While our betters and their facilitators, grade school teachers, endlessly sermonized on the refrain of “energy conservation is next to godliness”, the contrary nature of American consumers resisted. While everyone gave lip service to the idea of vehicles with parsimonious engines, they didn’t sell very well. Customers seemed to prefer roomier vehicles with bigger engines, something that could accommodate a family as well as outrun a bicycle.

And so today, the domestic auto industry is a misshapen amalgam of basic transportation driven by customer choice, severely constrained by regulatory fiat and subsidized by special exemptions to the federal straightjacket, which has been bastardized even more by byzantine California regulatory initiatives. While the various governments, state and federal, impose draconian constraints on our domestic car manufacturers, what the one hand takes away- the other hand gives. Loopholes and exemptions to the regulatory structure, as well as trade restrictions, keep our domestic car manufacturers alive.

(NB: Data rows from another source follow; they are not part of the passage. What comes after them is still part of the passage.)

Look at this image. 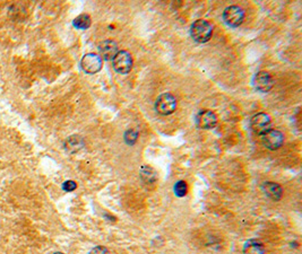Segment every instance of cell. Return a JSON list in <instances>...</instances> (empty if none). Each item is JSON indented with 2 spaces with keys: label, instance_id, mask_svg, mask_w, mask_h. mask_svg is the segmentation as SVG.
I'll list each match as a JSON object with an SVG mask.
<instances>
[{
  "label": "cell",
  "instance_id": "e0dca14e",
  "mask_svg": "<svg viewBox=\"0 0 302 254\" xmlns=\"http://www.w3.org/2000/svg\"><path fill=\"white\" fill-rule=\"evenodd\" d=\"M138 138V133L134 129H130L125 133V140L128 145H134Z\"/></svg>",
  "mask_w": 302,
  "mask_h": 254
},
{
  "label": "cell",
  "instance_id": "3957f363",
  "mask_svg": "<svg viewBox=\"0 0 302 254\" xmlns=\"http://www.w3.org/2000/svg\"><path fill=\"white\" fill-rule=\"evenodd\" d=\"M102 58L97 55V53H88V55H85L81 60V67L83 72L89 75L98 74L102 69Z\"/></svg>",
  "mask_w": 302,
  "mask_h": 254
},
{
  "label": "cell",
  "instance_id": "6da1fadb",
  "mask_svg": "<svg viewBox=\"0 0 302 254\" xmlns=\"http://www.w3.org/2000/svg\"><path fill=\"white\" fill-rule=\"evenodd\" d=\"M190 34L192 37L198 43L208 42L213 34L212 24L206 19H197L194 22L190 28Z\"/></svg>",
  "mask_w": 302,
  "mask_h": 254
},
{
  "label": "cell",
  "instance_id": "5b68a950",
  "mask_svg": "<svg viewBox=\"0 0 302 254\" xmlns=\"http://www.w3.org/2000/svg\"><path fill=\"white\" fill-rule=\"evenodd\" d=\"M112 66L119 74H128L132 68V57L126 50L118 51L112 59Z\"/></svg>",
  "mask_w": 302,
  "mask_h": 254
},
{
  "label": "cell",
  "instance_id": "52a82bcc",
  "mask_svg": "<svg viewBox=\"0 0 302 254\" xmlns=\"http://www.w3.org/2000/svg\"><path fill=\"white\" fill-rule=\"evenodd\" d=\"M271 126H272L271 116L266 113H263V112L255 114L250 120L251 130L260 136H262L264 132L270 130Z\"/></svg>",
  "mask_w": 302,
  "mask_h": 254
},
{
  "label": "cell",
  "instance_id": "ba28073f",
  "mask_svg": "<svg viewBox=\"0 0 302 254\" xmlns=\"http://www.w3.org/2000/svg\"><path fill=\"white\" fill-rule=\"evenodd\" d=\"M196 124L200 129H213L217 124V116L210 110H201L196 115Z\"/></svg>",
  "mask_w": 302,
  "mask_h": 254
},
{
  "label": "cell",
  "instance_id": "ac0fdd59",
  "mask_svg": "<svg viewBox=\"0 0 302 254\" xmlns=\"http://www.w3.org/2000/svg\"><path fill=\"white\" fill-rule=\"evenodd\" d=\"M76 188H77L76 182H74L72 180L66 181L63 184V189H64V191H66V192H73V191L76 190Z\"/></svg>",
  "mask_w": 302,
  "mask_h": 254
},
{
  "label": "cell",
  "instance_id": "d6986e66",
  "mask_svg": "<svg viewBox=\"0 0 302 254\" xmlns=\"http://www.w3.org/2000/svg\"><path fill=\"white\" fill-rule=\"evenodd\" d=\"M90 254H110V252L104 247H97L91 250Z\"/></svg>",
  "mask_w": 302,
  "mask_h": 254
},
{
  "label": "cell",
  "instance_id": "9a60e30c",
  "mask_svg": "<svg viewBox=\"0 0 302 254\" xmlns=\"http://www.w3.org/2000/svg\"><path fill=\"white\" fill-rule=\"evenodd\" d=\"M140 175H142V178L146 183H153L156 181V173L151 166L144 165L143 168L140 169Z\"/></svg>",
  "mask_w": 302,
  "mask_h": 254
},
{
  "label": "cell",
  "instance_id": "5bb4252c",
  "mask_svg": "<svg viewBox=\"0 0 302 254\" xmlns=\"http://www.w3.org/2000/svg\"><path fill=\"white\" fill-rule=\"evenodd\" d=\"M92 24V19H91L88 14H82L74 19L73 25L78 30H88Z\"/></svg>",
  "mask_w": 302,
  "mask_h": 254
},
{
  "label": "cell",
  "instance_id": "7c38bea8",
  "mask_svg": "<svg viewBox=\"0 0 302 254\" xmlns=\"http://www.w3.org/2000/svg\"><path fill=\"white\" fill-rule=\"evenodd\" d=\"M265 247L258 241H248L243 247V254H265Z\"/></svg>",
  "mask_w": 302,
  "mask_h": 254
},
{
  "label": "cell",
  "instance_id": "7a4b0ae2",
  "mask_svg": "<svg viewBox=\"0 0 302 254\" xmlns=\"http://www.w3.org/2000/svg\"><path fill=\"white\" fill-rule=\"evenodd\" d=\"M177 109V99L170 93L160 95L155 102V110L162 115H170Z\"/></svg>",
  "mask_w": 302,
  "mask_h": 254
},
{
  "label": "cell",
  "instance_id": "8fae6325",
  "mask_svg": "<svg viewBox=\"0 0 302 254\" xmlns=\"http://www.w3.org/2000/svg\"><path fill=\"white\" fill-rule=\"evenodd\" d=\"M262 190L268 198L275 200V201H279L283 195L282 186L274 182H265L262 185Z\"/></svg>",
  "mask_w": 302,
  "mask_h": 254
},
{
  "label": "cell",
  "instance_id": "9c48e42d",
  "mask_svg": "<svg viewBox=\"0 0 302 254\" xmlns=\"http://www.w3.org/2000/svg\"><path fill=\"white\" fill-rule=\"evenodd\" d=\"M254 86L262 93H267L274 86V79L267 72H259L254 77Z\"/></svg>",
  "mask_w": 302,
  "mask_h": 254
},
{
  "label": "cell",
  "instance_id": "ffe728a7",
  "mask_svg": "<svg viewBox=\"0 0 302 254\" xmlns=\"http://www.w3.org/2000/svg\"><path fill=\"white\" fill-rule=\"evenodd\" d=\"M55 254H64V253H61V252H57V253H55Z\"/></svg>",
  "mask_w": 302,
  "mask_h": 254
},
{
  "label": "cell",
  "instance_id": "8992f818",
  "mask_svg": "<svg viewBox=\"0 0 302 254\" xmlns=\"http://www.w3.org/2000/svg\"><path fill=\"white\" fill-rule=\"evenodd\" d=\"M223 19L231 27H238L245 19V11L239 6H230L223 12Z\"/></svg>",
  "mask_w": 302,
  "mask_h": 254
},
{
  "label": "cell",
  "instance_id": "30bf717a",
  "mask_svg": "<svg viewBox=\"0 0 302 254\" xmlns=\"http://www.w3.org/2000/svg\"><path fill=\"white\" fill-rule=\"evenodd\" d=\"M99 51H100V57L104 60H112L114 56L118 53V44L112 40H105L99 45Z\"/></svg>",
  "mask_w": 302,
  "mask_h": 254
},
{
  "label": "cell",
  "instance_id": "4fadbf2b",
  "mask_svg": "<svg viewBox=\"0 0 302 254\" xmlns=\"http://www.w3.org/2000/svg\"><path fill=\"white\" fill-rule=\"evenodd\" d=\"M84 146V141L80 136H70L69 138L66 140L65 148L67 149L69 153H76L83 148Z\"/></svg>",
  "mask_w": 302,
  "mask_h": 254
},
{
  "label": "cell",
  "instance_id": "277c9868",
  "mask_svg": "<svg viewBox=\"0 0 302 254\" xmlns=\"http://www.w3.org/2000/svg\"><path fill=\"white\" fill-rule=\"evenodd\" d=\"M262 143L270 151H276V149L282 147L284 143V135L275 129H270L262 135Z\"/></svg>",
  "mask_w": 302,
  "mask_h": 254
},
{
  "label": "cell",
  "instance_id": "2e32d148",
  "mask_svg": "<svg viewBox=\"0 0 302 254\" xmlns=\"http://www.w3.org/2000/svg\"><path fill=\"white\" fill-rule=\"evenodd\" d=\"M187 184H186L185 181H179L176 183L175 185V194L177 197H185L186 194H187Z\"/></svg>",
  "mask_w": 302,
  "mask_h": 254
}]
</instances>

Of course, all of this governmental support requires a certain obeisance to the pantheon. One is reminded of Nebuchadnezzar’s golden statue as recorded in the 3rd Chapter of the Book of Daniel updated to modern times; “When you hear the sound of Twitter, the singing of The Squad, the symphony of the Facebook trends, you shall fall down and worship the virtue signals of the Adorables.”

GM “could be considered progressive compared to its competition”. The corporation is also in the first rank of companies contributing large sums of money to the appropriate causes, i.e. BLM, Pride organizations, etc.

GM’s CEO is of the correct gender, though mercifully neither lawyer nor activist. One of the funny things about those American businesses most closely in thrall to federal largesse is executive pay. Take for instance Charles Wilson, that late unlamented member of the bloodsucking patriarchy who has gone down in infamy for his quote about GM and America. President of a thriving and economically dominant auto company with no government dependence, Charles Wilson was paid around $600k/year. The current chief executive of GM, Mary Berra, CEO of a company becoming increasingly incidental to the American economy, of dubious financial soundness and dependent on government largesse is the highest paid auto executive of all time at $23MM per year.

And so, one is left to wonder. Does our vote really matter? How important are the representatives that we vote in or out of office? In truth, our lives are truly bounded and controlled by the faceless lawyers writing the endless pages of the Federal Register. The leaders and executives of corporations making up our system of “free enterprise” are either lobbyists seeking advantage from the governments heavy hand or specialized lawyers seeking loopholes in the byzantine mazes of the Federal Register.

Will voting for the senile Joe Biden or the buffoon Donald Trump make any difference in the circumstances of my life?